**Exercise directions:** Write the whole listing out again, word for word.
+--
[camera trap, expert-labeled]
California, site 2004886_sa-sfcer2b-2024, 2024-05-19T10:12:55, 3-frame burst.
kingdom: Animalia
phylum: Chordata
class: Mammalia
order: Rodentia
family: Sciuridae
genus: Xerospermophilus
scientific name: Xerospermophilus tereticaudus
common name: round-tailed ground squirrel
+--
**Answer to the exercise:**
[camera trap, expert-labeled]
California, site 2004886_sa-sfcer2b-2024, 2024-05-19T10:12:55, 3-frame burst.
kingdom: Animalia
phylum: Chordata
class: Mammalia
order: Rodentia
family: Sciuridae
genus: Xerospermophilus
scientific name: Xerospermophilus tereticaudus
common name: round-tailed ground squirrel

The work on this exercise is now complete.